PASSAGE SHOWN:

───

Credit: Illustration by Paddy Mills

On the day that her son Max was diagnosed with cancer, Ariella Ritvo stormed into the hospital pathology lab and demanded to check the results herself. “I’m not going to leave,” she told a surprised pathologist. “I have a 16-year-old lying there. I want to see it confirmed.”

Confronted with a sea of cells dyed blue on the microscope slide, Ariella sized up the enemy she and Max would fight together for the next nine years: a rare childhood cancer called Ewing’s sarcoma. There would be countless rounds of chemotherapy, multiple operations, mice that carried tumours grown from Max’s cancer cells and several experimental drugs, including two cancer vaccines and one compound that had never before been given to a human.

In the end, the cancer would still take his life. All because of a scrambled protein.

As in most cases of Ewing’s sarcoma, Max’s tumour cells contained two genes that had accidentally joined together into one. The fusion protein it produces, called EWS–FLI1, is a chimaera run amok, altering the expression of thousands of genes.

Fusion proteins are a common theme in childhood cancers, from brain tumours to leukaemias. And Max’s struggle with this one highlights the difficulty of tackling them in young patients. The diseases they cause tend to be aggressive, and the intensive chemotherapy treatments used to fight them can be brutal. It is hard to study paediatric cancers in general, both because they are uncommon and because of the ethical concerns involved in experimenting on children. But perhaps most maddeningly, the fusion proteins themselves, the most obvious point of attack for new therapies, have proved to be slippery targets. “There aren’t too many cancers that just say, ‘Here is my Achilles heel,’” says Damon Reed, a paediatric oncologist at the Moffitt Cancer Center in Tampa, Florida. “These are doing that.”

Scientists are hopeful, however. In recent years, they have revealed that many fusion proteins, such as EWS–FLI1, interact with some of the cellular machinery that controls gene expression. These epigenetic controls have become a bustling area of research in adult cancers. Therapies that target them are already in clinical trials in adults. And bolstered by advances, a new initiative aims to fund a systematic study of fusion proteins in paediatric cancers.

The outlook for the field is brighter than it’s been in a long time, says Stephen Lessnick, a paediatric oncologist at Nationwide Children’s Hospital in Columbus, Ohio, who has studied Ewing’s sarcoma for about a quarter of a century. “This has become an urgent opportunity,” he says.

Under-studied killers

The first symptoms of Ewing’s sarcoma are typically unremarkable. For Max, in 2007, it was a recurring backache that was impossible to differentiate from the normal aches and pains experienced by a 16-year-old wrestler with a black belt in karate.

───

EXTRACTED MATERIAL:
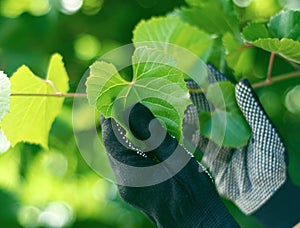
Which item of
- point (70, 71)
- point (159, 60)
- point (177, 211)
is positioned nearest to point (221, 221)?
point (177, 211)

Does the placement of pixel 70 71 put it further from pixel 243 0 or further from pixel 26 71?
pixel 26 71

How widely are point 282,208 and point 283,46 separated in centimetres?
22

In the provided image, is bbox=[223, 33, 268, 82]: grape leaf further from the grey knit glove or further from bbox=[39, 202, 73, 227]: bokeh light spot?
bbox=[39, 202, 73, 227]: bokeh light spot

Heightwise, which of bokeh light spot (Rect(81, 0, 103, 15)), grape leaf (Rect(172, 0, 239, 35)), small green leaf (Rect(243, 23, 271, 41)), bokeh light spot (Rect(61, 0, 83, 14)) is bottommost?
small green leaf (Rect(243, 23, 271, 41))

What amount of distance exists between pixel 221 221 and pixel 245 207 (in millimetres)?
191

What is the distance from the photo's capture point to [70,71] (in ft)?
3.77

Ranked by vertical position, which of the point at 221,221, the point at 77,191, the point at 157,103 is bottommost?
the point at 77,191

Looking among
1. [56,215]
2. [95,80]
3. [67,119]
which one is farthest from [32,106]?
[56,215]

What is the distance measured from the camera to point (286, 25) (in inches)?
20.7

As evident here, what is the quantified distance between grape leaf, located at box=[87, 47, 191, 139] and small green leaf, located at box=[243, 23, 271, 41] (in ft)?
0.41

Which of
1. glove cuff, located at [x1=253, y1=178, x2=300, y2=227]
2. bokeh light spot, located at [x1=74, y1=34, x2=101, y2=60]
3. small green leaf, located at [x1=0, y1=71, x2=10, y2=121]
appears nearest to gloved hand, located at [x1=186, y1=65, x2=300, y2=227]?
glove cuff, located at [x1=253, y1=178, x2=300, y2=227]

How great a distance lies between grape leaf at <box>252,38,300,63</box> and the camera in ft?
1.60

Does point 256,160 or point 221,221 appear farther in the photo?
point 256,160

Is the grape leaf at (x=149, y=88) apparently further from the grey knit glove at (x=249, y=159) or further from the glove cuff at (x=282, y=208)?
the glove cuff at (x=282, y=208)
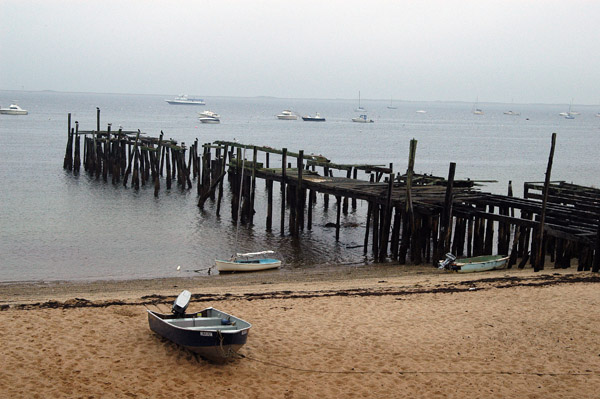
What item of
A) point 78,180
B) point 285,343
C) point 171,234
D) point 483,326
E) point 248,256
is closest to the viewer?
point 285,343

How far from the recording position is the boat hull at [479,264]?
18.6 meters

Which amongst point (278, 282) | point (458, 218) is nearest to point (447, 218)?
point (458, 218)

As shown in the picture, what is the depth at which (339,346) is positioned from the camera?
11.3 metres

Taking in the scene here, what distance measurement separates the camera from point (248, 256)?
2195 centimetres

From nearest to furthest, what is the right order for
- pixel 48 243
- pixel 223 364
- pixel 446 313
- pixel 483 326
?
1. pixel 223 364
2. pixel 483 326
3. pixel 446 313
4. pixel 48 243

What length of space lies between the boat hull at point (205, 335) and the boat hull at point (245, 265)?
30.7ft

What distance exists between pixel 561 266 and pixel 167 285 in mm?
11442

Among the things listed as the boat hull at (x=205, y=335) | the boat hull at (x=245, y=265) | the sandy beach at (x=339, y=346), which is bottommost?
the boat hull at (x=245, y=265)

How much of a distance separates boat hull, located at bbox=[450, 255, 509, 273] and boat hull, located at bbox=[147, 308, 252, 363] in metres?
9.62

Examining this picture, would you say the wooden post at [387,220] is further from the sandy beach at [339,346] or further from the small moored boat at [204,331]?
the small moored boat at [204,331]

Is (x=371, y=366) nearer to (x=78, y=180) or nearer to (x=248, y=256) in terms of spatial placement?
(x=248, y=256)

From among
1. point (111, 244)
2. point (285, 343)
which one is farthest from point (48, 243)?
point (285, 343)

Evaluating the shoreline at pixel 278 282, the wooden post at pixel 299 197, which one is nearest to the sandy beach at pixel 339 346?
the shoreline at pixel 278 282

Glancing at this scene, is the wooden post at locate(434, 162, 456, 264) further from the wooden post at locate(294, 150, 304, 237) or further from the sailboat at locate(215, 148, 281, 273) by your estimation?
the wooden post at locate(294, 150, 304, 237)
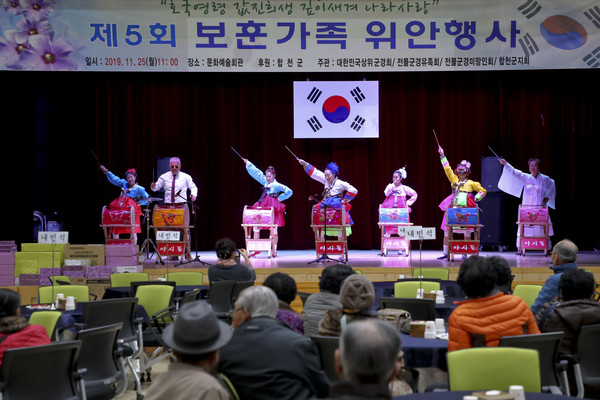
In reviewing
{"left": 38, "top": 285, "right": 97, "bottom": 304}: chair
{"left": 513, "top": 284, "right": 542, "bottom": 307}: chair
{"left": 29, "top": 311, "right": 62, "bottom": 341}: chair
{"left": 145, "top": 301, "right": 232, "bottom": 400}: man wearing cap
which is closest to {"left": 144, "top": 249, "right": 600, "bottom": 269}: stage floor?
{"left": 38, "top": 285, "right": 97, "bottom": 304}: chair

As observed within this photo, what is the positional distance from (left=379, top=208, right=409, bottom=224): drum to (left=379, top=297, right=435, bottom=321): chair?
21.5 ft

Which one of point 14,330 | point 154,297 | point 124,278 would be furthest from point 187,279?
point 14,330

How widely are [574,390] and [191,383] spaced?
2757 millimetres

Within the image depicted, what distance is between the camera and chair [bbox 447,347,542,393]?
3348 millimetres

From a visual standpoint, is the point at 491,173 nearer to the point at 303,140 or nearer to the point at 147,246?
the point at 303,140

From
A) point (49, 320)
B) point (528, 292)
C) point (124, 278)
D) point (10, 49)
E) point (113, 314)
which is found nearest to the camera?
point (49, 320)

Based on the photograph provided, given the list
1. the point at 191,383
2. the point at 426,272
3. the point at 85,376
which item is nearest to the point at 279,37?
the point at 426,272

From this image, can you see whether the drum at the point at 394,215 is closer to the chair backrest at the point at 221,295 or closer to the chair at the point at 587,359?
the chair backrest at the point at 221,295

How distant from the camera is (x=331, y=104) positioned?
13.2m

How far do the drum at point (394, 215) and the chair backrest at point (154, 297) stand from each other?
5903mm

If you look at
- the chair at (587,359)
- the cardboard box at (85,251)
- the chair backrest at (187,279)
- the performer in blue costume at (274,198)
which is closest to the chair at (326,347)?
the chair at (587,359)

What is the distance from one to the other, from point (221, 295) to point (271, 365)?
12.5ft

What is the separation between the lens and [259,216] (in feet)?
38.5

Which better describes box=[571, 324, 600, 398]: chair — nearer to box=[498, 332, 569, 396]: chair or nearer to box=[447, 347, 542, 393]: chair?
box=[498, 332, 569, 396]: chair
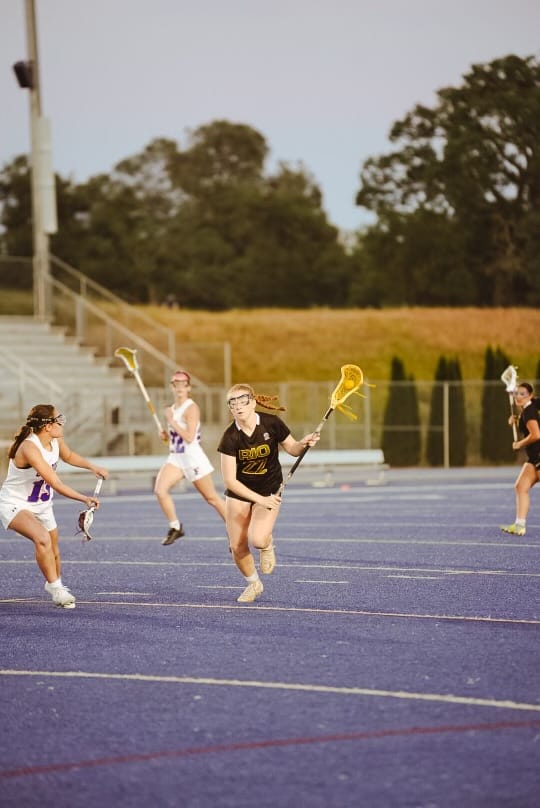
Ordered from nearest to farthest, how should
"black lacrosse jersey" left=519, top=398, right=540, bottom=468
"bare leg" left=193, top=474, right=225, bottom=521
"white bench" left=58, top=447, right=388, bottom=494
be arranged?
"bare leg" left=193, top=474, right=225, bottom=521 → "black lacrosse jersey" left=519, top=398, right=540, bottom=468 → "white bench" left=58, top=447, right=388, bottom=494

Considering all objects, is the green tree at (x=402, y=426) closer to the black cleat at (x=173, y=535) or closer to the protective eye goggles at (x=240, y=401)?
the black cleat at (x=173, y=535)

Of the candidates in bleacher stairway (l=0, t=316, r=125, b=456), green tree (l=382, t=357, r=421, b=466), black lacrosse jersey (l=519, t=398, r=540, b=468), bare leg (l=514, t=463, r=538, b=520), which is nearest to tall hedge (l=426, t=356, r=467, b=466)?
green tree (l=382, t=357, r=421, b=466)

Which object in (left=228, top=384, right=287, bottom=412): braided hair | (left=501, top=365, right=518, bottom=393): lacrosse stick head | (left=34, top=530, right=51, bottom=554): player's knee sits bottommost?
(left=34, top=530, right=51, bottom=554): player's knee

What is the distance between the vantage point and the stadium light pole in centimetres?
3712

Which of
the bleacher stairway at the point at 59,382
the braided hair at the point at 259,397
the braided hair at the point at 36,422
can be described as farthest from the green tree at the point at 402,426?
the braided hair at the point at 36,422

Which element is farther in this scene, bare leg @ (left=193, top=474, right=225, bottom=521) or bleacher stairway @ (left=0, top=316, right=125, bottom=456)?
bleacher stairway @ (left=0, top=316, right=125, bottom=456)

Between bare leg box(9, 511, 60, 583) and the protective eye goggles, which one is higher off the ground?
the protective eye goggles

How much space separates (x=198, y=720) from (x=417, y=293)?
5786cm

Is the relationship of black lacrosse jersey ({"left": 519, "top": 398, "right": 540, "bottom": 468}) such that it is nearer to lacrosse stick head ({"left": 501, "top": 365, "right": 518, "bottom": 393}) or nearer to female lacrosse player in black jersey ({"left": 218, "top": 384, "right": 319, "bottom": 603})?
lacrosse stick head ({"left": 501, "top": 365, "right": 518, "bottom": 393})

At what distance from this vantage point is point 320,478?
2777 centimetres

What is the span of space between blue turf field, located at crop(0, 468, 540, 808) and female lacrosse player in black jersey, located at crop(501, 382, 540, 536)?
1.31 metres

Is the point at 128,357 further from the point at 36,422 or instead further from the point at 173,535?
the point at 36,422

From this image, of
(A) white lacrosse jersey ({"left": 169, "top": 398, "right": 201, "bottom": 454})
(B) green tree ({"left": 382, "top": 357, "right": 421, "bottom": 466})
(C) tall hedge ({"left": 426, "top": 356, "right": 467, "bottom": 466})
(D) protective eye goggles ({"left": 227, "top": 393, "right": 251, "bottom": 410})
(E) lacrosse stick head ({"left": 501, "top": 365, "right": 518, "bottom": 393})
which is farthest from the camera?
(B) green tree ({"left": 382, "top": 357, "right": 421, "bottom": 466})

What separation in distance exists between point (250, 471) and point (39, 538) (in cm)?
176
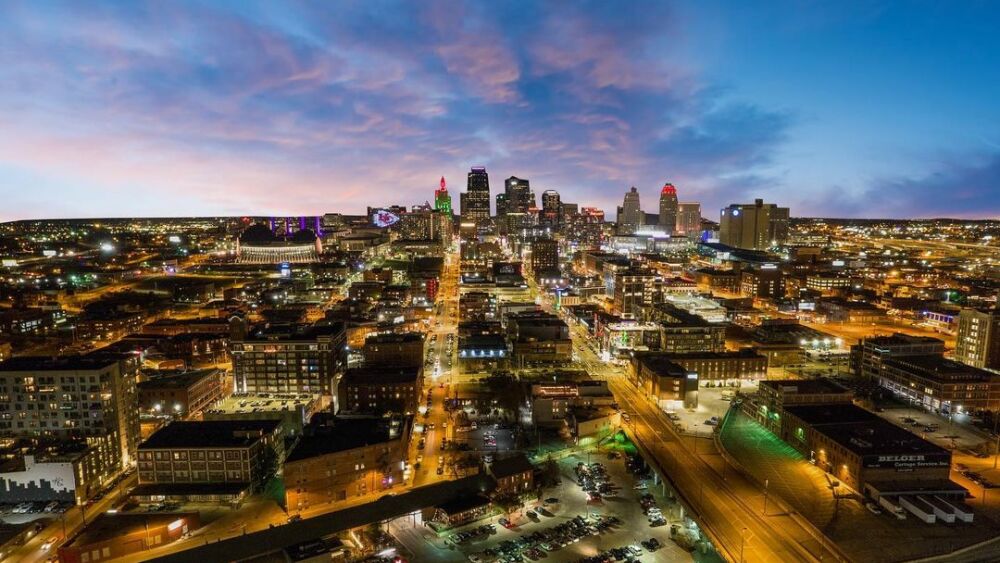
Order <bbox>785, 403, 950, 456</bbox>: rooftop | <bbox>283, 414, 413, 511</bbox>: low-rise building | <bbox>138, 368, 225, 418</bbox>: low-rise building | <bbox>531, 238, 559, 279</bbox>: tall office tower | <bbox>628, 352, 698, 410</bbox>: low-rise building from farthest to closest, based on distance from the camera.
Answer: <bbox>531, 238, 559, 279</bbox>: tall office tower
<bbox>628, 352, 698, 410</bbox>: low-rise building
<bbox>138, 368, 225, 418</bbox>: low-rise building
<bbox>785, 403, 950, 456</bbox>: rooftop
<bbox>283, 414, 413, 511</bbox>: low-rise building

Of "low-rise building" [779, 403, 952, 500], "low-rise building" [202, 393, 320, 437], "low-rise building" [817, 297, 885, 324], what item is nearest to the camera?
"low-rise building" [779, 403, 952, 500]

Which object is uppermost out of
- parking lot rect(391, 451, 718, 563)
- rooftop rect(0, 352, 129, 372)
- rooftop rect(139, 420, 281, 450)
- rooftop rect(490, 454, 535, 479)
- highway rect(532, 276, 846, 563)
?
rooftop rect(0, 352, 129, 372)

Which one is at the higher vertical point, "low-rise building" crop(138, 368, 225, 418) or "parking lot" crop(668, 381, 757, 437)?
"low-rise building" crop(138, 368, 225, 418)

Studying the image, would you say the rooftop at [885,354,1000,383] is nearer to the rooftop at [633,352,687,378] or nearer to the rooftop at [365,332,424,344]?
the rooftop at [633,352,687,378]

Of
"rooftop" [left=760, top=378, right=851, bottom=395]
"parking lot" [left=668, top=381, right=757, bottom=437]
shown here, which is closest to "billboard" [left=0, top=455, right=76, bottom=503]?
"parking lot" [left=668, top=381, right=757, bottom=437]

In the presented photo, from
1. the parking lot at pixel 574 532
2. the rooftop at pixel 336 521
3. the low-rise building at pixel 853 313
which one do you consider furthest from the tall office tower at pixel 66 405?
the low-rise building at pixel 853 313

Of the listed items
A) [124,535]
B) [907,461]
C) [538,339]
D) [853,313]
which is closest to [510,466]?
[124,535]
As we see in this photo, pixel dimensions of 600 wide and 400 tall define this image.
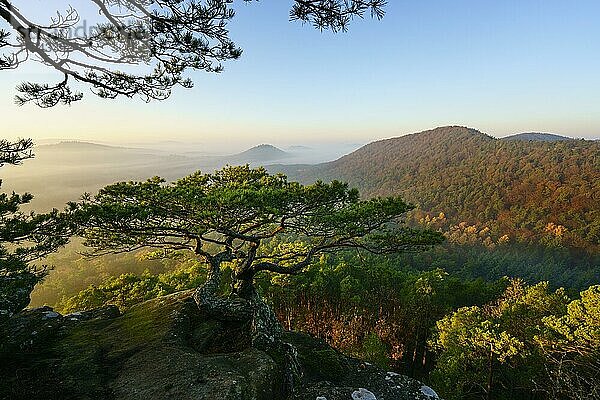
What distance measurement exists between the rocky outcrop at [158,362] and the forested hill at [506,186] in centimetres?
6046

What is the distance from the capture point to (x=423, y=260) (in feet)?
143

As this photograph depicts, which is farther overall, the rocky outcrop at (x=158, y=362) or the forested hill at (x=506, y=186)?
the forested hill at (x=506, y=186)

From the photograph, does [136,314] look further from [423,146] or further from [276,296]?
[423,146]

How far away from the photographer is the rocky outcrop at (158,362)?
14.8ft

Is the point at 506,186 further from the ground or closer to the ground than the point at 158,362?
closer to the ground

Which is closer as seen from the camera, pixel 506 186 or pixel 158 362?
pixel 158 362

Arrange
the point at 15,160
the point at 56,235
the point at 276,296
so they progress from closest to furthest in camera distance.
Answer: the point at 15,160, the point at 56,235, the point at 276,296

───

REQUIREMENT 1:
From the article on fusion proteins in childhood cancer, copy out the passage that begins at the words "The outlook for" and stops after "belt in karate.".
REQUIREMENT 2:
According to the article on fusion proteins in childhood cancer, for about how long has Stephen Lessnick studied Ewing's sarcoma?

RESPONSE BOX 1:
The outlook for the field is brighter than it’s been in a long time, says Stephen Lessnick, a paediatric oncologist at Nationwide Children’s Hospital in Columbus, Ohio, who has studied Ewing’s sarcoma for about a quarter of a century. “This has become an urgent opportunity,” he says.

Under-studied killers

The first symptoms of Ewing’s sarcoma are typically unremarkable. For Max, in 2007, it was a recurring backache that was impossible to differentiate from the normal aches and pains experienced by a 16-year-old wrestler with a black belt in karate.

RESPONSE BOX 2:
About a quarter of a century.